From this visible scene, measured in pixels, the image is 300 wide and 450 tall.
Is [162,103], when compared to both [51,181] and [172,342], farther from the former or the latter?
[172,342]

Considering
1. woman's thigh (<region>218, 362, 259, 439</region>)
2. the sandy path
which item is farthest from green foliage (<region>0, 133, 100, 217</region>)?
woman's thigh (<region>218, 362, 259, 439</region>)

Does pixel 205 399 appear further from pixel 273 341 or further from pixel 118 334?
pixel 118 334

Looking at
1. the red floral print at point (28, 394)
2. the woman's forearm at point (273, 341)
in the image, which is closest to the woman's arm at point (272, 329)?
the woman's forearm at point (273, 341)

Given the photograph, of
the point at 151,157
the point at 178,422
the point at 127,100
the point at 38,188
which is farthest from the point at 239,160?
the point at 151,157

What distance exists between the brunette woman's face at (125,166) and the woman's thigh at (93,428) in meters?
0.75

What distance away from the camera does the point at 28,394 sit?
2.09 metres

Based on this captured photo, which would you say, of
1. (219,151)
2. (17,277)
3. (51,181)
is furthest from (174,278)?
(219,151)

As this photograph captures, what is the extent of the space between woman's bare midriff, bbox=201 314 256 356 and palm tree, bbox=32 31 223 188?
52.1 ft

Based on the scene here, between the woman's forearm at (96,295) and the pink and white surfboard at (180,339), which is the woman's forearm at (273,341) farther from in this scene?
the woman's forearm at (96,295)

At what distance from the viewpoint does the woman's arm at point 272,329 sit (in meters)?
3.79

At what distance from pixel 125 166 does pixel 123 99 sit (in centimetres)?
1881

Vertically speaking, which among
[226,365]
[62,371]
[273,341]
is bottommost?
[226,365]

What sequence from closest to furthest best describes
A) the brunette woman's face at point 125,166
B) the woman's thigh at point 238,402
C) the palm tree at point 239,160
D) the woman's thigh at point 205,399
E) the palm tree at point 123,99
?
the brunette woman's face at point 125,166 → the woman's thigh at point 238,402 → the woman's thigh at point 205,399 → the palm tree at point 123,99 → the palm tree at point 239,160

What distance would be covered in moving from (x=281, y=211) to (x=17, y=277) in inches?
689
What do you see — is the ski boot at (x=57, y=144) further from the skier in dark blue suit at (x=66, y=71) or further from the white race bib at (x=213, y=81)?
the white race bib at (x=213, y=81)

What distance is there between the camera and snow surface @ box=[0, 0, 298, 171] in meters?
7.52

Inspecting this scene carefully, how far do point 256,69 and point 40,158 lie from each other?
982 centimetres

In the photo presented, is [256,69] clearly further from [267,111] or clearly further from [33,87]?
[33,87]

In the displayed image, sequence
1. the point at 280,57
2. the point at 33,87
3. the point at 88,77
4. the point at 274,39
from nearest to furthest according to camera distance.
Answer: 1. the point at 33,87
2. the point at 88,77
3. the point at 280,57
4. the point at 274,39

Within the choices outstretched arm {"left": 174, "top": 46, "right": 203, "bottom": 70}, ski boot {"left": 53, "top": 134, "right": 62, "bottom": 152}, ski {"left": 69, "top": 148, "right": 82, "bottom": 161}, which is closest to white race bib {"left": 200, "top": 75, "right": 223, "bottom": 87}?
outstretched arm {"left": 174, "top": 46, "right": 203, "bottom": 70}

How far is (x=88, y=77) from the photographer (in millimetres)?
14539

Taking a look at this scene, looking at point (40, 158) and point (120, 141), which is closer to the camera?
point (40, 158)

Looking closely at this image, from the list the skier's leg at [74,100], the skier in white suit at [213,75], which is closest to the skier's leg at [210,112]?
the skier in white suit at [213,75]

* * * *

= Required task =
Copy the listing above word for word.

= Response for this exercise =
From this visible scene, measured in pixels, the image is 300 wide and 450 tall.
Is [162,103], when compared to both [51,181] and [172,342], farther from the former or the latter?
[172,342]

Considering
1. woman's thigh (<region>218, 362, 259, 439</region>)
2. the sandy path
which item is farthest from green foliage (<region>0, 133, 100, 217</region>)?
woman's thigh (<region>218, 362, 259, 439</region>)

Does pixel 205 399 appear further from pixel 273 341 or further from pixel 118 334?
pixel 118 334

Looking at
1. the red floral print at point (28, 394)
2. the woman's forearm at point (273, 341)
in the image, which is closest to the woman's arm at point (272, 329)?
the woman's forearm at point (273, 341)

Given the photograph, of
the point at 151,157
the point at 178,422
the point at 127,100
the point at 38,188
which is farthest from the point at 239,160?
the point at 151,157

What distance exists between the brunette woman's face at (125,166) and the woman's thigh at (93,428) in meters?
0.75

What distance away from the camera does the point at 28,394 sit?
2.09 metres

Based on this captured photo, which would you say, of
1. (219,151)
2. (17,277)
3. (51,181)
is furthest from (174,278)?
(219,151)

As this photograph captures, what is the extent of the space between woman's bare midriff, bbox=201 314 256 356 and palm tree, bbox=32 31 223 188?
52.1 ft

Based on the scene here, between the woman's forearm at (96,295) and the pink and white surfboard at (180,339), which is the woman's forearm at (273,341) farther from in this scene?
the woman's forearm at (96,295)

At what distance from the viewpoint does the woman's arm at point 272,329 sit (in meters)?
3.79

At what distance from pixel 125 166 does pixel 123 99 sit (in centimetres)?
1881

Vertically speaking, which among
[226,365]
[62,371]
[273,341]
is bottommost?
[226,365]

What sequence from closest to furthest best describes
A) the brunette woman's face at point 125,166
B) the woman's thigh at point 238,402
C) the palm tree at point 239,160
D) the woman's thigh at point 205,399
E) the palm tree at point 123,99
?
the brunette woman's face at point 125,166 → the woman's thigh at point 238,402 → the woman's thigh at point 205,399 → the palm tree at point 123,99 → the palm tree at point 239,160

What distance would be covered in moving from (x=281, y=211) to (x=17, y=277) in inches?
689
What do you see — is the ski boot at (x=57, y=144) further from the skier in dark blue suit at (x=66, y=71) or further from the white race bib at (x=213, y=81)?
the white race bib at (x=213, y=81)

What distance is there between the camera and snow surface @ box=[0, 0, 298, 171] in meters?
7.52

Inspecting this scene carefully, how far do point 256,69 and point 40,158 lie from each other?
982 centimetres

In the photo presented, is [256,69] clearly further from [267,111] or clearly further from [33,87]?
[33,87]

In the displayed image, sequence
1. the point at 280,57
2. the point at 33,87
3. the point at 88,77
4. the point at 274,39
from nearest to furthest according to camera distance.
Answer: 1. the point at 33,87
2. the point at 88,77
3. the point at 280,57
4. the point at 274,39

Within the choices outstretched arm {"left": 174, "top": 46, "right": 203, "bottom": 70}, ski boot {"left": 53, "top": 134, "right": 62, "bottom": 152}, ski {"left": 69, "top": 148, "right": 82, "bottom": 161}, which is closest to white race bib {"left": 200, "top": 75, "right": 223, "bottom": 87}?
outstretched arm {"left": 174, "top": 46, "right": 203, "bottom": 70}

How far is (x=88, y=77) from the photographer (in millimetres)?
14539

Taking a look at this scene, looking at point (40, 158) and point (120, 141), which is closer to the camera?
point (40, 158)

Looking closely at this image, from the list the skier's leg at [74,100], the skier in white suit at [213,75], which is closest to the skier's leg at [210,112]?
the skier in white suit at [213,75]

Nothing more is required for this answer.